そのため,gpt-4oではなく,gpt-4o-miniにモデルを切り替えた。

  • サンプルコード(修正後)
import nest_asyncio
from ragas.testset.generator import TestsetGenerator
from ragas.testset.evolutions import simple, reasoning, multi_context
from langchain_openai import ChatOpenAI, OpenAIEmbeddings

nest_asyncio.apply()

generator = TestsetGenerator.from_langchain(
    generator_llm=ChatOpenAI(model="gpt-4o-mini"),
    critic_llm=ChatOpenAI(model="gpt-4o-mini"),
    embeddings=OpenAIEmbeddings(),
)
'''
generator = TestsetGenerator.from_langchain(
    generator_llm=ChatOpenAI(model="gpt-4o"),
    critic_llm=ChatOpenAI(model="gpt-4o"),
    embeddings=OpenAIEmbeddings(),
)
'''

testset = generator.generate_with_langchain_docs(
    documents,
    test_size=4,
    distributions={simple: 0.5, reasoning: 0.25, multi_context: 0.25},
)

上記のコードを実行した結果,4つのテストデータができた。4つのテストデータのうち,0番目のデータは以下のような内容であった。
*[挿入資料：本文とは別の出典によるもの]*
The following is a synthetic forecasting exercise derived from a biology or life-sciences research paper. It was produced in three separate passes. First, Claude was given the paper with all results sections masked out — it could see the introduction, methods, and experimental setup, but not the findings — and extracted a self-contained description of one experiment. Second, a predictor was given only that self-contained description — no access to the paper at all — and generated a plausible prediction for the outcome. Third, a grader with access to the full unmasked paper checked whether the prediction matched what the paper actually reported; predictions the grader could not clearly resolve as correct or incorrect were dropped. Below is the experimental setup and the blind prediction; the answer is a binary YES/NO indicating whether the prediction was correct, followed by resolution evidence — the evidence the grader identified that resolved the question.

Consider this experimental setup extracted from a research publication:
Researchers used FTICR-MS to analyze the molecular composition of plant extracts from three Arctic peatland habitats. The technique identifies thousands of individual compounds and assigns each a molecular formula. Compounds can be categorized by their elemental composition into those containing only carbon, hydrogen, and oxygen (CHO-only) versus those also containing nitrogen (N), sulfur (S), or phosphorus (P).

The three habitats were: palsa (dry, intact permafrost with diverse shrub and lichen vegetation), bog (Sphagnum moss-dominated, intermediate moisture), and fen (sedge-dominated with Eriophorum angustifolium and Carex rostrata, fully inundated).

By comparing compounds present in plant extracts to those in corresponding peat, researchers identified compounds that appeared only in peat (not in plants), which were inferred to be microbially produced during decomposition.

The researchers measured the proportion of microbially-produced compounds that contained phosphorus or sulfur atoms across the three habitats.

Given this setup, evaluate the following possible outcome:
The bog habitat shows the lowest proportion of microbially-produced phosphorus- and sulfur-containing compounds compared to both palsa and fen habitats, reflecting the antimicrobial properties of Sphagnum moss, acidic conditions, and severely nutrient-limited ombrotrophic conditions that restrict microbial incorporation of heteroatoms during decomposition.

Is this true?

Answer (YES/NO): NO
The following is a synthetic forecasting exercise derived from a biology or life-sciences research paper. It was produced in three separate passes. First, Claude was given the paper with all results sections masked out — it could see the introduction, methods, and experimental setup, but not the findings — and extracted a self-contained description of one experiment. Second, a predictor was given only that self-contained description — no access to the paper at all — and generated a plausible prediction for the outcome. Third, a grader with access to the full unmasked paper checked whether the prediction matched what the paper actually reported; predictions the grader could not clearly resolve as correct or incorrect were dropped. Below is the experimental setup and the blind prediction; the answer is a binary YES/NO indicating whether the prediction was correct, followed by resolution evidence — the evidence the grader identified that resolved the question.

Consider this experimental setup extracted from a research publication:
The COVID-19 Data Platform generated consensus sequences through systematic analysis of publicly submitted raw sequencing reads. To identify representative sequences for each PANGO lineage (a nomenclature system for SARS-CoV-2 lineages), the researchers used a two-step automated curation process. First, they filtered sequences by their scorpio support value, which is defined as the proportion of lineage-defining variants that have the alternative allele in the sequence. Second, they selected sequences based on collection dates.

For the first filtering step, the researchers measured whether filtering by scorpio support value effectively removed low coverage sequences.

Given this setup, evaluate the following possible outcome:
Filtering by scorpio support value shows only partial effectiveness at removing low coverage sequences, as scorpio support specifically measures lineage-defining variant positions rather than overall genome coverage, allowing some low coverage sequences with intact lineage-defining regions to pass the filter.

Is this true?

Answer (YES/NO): NO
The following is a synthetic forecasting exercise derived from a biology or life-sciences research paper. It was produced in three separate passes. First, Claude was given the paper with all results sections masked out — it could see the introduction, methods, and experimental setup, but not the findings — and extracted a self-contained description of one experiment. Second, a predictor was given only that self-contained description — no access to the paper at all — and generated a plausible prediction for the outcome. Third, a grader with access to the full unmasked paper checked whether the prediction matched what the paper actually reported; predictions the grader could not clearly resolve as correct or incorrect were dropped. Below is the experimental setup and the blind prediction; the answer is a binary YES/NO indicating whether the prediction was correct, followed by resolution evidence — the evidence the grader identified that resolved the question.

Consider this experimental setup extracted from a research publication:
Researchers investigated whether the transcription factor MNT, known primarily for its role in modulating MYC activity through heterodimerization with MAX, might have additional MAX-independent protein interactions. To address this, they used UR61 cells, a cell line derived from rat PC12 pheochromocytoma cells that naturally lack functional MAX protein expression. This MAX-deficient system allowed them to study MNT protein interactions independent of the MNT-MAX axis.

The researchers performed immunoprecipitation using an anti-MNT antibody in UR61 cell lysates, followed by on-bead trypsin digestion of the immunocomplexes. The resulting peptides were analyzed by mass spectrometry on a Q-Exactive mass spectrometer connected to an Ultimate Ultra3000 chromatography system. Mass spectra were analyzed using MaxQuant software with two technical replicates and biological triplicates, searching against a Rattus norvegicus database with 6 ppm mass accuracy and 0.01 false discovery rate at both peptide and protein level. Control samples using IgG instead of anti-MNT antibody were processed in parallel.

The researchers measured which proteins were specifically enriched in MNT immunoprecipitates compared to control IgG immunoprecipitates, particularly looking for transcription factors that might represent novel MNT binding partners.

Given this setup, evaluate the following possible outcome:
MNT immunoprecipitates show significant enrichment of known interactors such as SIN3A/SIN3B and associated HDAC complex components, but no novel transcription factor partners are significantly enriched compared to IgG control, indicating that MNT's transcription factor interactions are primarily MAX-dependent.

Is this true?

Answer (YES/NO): NO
  • question : What is the purpose of the VectorStore wrapper in MyScale?
    • 訳 : MyScale の VectorStore ラッパーの目的は何ですか?
  • ground_truth : The purpose of the VectorStore wrapper in MyScale is to allow users to utilize the MyScale database as a vectorstore, which can be used for semantic search or similar example retrieval.
    • 訳 : MyScale の VectorStore ラッパーの目的は、ユーザーが MyScale データベースをベクターストアとして利用し、セマンティック検索や類似の例の取得に使用できるようにすることです。

LangSmithのDatasetの作成

オフライン評価に使うデータセットは,LangSmithの管理機能を用いる。本書では,"Datasets & Testing"になっているが,2025/1/6現在では"Datasets & Experiments"に変わっていた。

(おまけ)合成テストデータ生成にかかった料金

OpenAI Platformのサイトから,合成テストデータ生成にかかった料金を確認した。

  • 生成前 : $0.06


  • 生成後 : $1.34

1回の合成テストデータ生成で,$1.28かかっていた。

まとめと感想

Ragasによる合成テストデータの生成について学んだ。

今回,合成テストデータは4件生成した。ただし,通常は100個から1,000個以上のデータを構成するとのことである。今回作成した件数の25倍~250倍ということなので,単純計算で$32~$320かかることになる。個人利用にしては結構な金額なので,APIの機能ごとにかかる金額*1は事前に把握しておきたい。


本記事を最後まで読んでくださり,どうもありがとうございました。